§ **What you are asked to do**: In exact form, set down only those lines of the material that run from its first line to the line with "resting: 6%", inclusive.

Supplied data section start

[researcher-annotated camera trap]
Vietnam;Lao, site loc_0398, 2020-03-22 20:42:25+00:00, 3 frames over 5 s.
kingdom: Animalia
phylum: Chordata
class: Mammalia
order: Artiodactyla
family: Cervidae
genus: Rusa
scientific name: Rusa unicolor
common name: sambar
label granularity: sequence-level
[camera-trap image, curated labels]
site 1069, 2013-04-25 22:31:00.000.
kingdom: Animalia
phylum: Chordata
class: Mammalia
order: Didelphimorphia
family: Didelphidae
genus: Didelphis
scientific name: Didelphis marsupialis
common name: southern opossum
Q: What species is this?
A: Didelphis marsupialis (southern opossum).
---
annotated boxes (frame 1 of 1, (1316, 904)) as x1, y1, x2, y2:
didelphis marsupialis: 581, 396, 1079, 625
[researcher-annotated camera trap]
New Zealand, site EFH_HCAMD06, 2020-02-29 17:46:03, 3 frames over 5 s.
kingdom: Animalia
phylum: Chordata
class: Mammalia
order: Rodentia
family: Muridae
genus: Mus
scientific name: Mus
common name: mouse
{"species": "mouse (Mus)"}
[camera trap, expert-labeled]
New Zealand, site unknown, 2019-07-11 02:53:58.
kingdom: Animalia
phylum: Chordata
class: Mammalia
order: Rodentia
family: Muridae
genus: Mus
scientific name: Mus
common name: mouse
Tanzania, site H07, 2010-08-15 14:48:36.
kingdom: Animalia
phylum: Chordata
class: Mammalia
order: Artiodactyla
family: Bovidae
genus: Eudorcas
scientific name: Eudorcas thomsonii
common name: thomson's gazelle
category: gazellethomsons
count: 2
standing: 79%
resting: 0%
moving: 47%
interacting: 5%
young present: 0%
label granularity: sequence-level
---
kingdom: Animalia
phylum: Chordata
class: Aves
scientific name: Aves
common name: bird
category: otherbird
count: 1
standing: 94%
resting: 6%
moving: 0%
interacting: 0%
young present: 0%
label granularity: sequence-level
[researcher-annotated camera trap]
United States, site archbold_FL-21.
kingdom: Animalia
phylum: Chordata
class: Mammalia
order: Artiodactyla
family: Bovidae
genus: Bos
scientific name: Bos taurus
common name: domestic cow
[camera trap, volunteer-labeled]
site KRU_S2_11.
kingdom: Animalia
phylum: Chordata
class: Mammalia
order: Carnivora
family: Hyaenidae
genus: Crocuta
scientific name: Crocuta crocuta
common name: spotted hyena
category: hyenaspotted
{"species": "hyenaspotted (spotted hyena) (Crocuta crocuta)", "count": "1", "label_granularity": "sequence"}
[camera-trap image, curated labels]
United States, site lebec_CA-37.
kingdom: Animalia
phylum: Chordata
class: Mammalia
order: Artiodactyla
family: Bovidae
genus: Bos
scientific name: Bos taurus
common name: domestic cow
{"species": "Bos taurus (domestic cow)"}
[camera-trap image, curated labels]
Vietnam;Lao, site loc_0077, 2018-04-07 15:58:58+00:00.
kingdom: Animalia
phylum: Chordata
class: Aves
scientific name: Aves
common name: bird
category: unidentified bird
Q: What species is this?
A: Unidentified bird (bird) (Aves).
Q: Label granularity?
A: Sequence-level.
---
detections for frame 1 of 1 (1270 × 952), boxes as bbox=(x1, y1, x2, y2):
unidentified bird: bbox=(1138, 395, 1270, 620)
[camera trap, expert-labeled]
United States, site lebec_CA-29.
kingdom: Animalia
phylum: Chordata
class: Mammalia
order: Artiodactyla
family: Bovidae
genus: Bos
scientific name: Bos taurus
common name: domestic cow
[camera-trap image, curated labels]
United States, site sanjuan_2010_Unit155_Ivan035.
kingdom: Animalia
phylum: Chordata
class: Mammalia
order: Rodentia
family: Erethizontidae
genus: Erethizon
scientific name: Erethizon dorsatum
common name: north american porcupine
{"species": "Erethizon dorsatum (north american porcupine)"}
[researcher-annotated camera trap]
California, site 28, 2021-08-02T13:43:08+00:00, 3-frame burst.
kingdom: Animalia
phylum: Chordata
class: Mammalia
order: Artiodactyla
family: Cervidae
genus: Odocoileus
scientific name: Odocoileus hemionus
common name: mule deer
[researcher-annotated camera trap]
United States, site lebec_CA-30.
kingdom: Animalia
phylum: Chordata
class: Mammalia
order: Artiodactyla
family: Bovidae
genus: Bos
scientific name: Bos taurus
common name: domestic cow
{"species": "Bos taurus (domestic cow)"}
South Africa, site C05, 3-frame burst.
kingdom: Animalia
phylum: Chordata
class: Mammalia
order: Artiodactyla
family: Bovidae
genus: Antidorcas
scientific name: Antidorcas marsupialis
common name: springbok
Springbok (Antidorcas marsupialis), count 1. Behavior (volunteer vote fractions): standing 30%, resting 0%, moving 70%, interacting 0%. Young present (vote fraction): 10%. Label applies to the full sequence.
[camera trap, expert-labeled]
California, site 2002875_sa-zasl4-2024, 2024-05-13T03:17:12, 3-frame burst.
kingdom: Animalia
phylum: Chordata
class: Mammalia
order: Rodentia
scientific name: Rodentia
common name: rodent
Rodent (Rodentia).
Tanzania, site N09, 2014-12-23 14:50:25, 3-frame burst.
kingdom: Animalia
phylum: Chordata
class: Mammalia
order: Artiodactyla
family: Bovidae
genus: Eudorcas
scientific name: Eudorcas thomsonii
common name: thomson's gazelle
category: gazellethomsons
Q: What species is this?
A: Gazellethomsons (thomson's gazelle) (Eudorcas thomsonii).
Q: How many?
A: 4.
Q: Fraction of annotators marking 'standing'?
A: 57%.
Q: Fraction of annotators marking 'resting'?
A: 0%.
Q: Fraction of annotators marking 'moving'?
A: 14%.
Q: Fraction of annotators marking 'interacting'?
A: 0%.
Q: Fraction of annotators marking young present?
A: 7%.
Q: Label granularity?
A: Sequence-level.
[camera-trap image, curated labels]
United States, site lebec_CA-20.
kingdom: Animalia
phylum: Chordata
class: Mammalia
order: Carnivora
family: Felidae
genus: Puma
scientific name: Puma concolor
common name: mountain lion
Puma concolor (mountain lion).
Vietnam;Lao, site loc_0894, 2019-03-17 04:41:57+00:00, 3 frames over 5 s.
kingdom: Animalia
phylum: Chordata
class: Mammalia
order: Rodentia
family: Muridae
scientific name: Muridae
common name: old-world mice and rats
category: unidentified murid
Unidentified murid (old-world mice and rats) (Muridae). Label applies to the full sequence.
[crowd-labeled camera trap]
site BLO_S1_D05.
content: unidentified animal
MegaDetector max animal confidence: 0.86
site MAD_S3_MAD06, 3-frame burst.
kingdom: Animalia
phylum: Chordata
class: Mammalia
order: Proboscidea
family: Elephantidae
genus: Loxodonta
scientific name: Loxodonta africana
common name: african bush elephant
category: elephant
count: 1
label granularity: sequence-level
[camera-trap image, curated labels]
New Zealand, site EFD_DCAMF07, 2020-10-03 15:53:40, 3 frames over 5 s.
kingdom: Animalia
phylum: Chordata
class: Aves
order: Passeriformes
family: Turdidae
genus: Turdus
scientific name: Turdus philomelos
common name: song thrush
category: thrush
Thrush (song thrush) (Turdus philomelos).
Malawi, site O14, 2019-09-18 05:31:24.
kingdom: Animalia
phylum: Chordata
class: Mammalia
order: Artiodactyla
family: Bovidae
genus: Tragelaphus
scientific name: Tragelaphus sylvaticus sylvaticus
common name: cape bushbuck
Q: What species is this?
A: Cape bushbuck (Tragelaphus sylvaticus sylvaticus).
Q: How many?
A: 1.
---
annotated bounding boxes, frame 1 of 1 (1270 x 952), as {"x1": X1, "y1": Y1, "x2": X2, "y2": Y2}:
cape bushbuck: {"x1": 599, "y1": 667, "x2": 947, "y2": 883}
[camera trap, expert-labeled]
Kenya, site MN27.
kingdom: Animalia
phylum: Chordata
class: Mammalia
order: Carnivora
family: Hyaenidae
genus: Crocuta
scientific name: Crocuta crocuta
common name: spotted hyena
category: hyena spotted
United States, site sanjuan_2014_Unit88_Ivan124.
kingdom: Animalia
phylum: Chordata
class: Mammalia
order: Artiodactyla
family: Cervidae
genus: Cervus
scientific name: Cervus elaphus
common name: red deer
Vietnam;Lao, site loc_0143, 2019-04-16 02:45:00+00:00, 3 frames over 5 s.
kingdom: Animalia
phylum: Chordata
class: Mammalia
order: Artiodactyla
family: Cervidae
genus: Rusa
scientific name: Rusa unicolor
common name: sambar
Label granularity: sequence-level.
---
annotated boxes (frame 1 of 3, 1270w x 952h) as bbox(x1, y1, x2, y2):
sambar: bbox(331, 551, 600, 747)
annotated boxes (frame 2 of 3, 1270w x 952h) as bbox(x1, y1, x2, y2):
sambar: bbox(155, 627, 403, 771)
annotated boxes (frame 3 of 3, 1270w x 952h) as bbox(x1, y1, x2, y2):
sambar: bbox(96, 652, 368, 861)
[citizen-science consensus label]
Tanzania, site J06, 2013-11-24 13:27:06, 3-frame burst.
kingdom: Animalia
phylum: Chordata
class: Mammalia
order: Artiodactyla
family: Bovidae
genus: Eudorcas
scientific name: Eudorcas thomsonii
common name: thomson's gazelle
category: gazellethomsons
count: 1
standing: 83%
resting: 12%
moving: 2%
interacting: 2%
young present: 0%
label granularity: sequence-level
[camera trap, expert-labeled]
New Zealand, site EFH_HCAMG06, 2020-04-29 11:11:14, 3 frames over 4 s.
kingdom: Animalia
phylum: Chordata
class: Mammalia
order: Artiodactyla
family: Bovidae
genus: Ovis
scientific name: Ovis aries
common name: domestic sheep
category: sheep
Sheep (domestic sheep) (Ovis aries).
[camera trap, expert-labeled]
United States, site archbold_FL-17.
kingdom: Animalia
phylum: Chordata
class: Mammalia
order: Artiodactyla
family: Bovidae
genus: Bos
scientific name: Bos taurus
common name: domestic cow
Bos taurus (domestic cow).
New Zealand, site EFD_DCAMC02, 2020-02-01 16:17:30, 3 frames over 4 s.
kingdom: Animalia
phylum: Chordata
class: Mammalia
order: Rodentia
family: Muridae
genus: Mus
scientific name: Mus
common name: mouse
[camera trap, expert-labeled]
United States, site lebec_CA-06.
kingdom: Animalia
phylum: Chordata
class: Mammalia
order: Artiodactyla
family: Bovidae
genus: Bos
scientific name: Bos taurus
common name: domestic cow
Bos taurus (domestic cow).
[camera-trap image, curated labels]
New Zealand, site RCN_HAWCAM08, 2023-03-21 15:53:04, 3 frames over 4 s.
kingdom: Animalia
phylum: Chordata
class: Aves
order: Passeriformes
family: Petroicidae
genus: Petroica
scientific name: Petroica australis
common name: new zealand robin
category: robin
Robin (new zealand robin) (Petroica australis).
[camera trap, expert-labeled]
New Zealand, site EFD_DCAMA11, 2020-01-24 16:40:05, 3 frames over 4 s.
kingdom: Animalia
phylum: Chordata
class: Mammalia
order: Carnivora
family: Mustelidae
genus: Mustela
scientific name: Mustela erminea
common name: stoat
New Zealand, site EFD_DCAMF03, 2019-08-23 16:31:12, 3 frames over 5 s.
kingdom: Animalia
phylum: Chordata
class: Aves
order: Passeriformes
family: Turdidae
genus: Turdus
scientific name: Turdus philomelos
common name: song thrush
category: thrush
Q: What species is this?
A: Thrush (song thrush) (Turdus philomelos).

Supplied data section end

§ **Response box**:
[researcher-annotated camera trap]
Vietnam;Lao, site loc_0398, 2020-03-22 20:42:25+00:00, 3 frames over 5 s.
kingdom: Animalia
phylum: Chordata
class: Mammalia
order: Artiodactyla
family: Cervidae
genus: Rusa
scientific name: Rusa unicolor
common name: sambar
label granularity: sequence-level
[camera-trap image, curated labels]
site 1069, 2013-04-25 22:31:00.000.
kingdom: Animalia
phylum: Chordata
class: Mammalia
order: Didelphimorphia
family: Didelphidae
genus: Didelphis
scientific name: Didelphis marsupialis
common name: southern opossum
Q: What species is this?
A: Didelphis marsupialis (southern opossum).
---
annotated boxes (frame 1 of 1, (1316, 904)) as x1, y1, x2, y2:
didelphis marsupialis: 581, 396, 1079, 625
[researcher-annotated camera trap]
New Zealand, site EFH_HCAMD06, 2020-02-29 17:46:03, 3 frames over 5 s.
kingdom: Animalia
phylum: Chordata
class: Mammalia
order: Rodentia
family: Muridae
genus: Mus
scientific name: Mus
common name: mouse
{"species": "mouse (Mus)"}
[camera trap, expert-labeled]
New Zealand, site unknown, 2019-07-11 02:53:58.
kingdom: Animalia
phylum: Chordata
class: Mammalia
order: Rodentia
family: Muridae
genus: Mus
scientific name: Mus
common name: mouse
Tanzania, site H07, 2010-08-15 14:48:36.
kingdom: Animalia
phylum: Chordata
class: Mammalia
order: Artiodactyla
family: Bovidae
genus: Eudorcas
scientific name: Eudorcas thomsonii
common name: thomson's gazelle
category: gazellethomsons
count: 2
standing: 79%
resting: 0%
moving: 47%
interacting: 5%
young present: 0%
label granularity: sequence-level
---
kingdom: Animalia
phylum: Chordata
class: Aves
scientific name: Aves
common name: bird
category: otherbird
count: 1
standing: 94%
resting: 6%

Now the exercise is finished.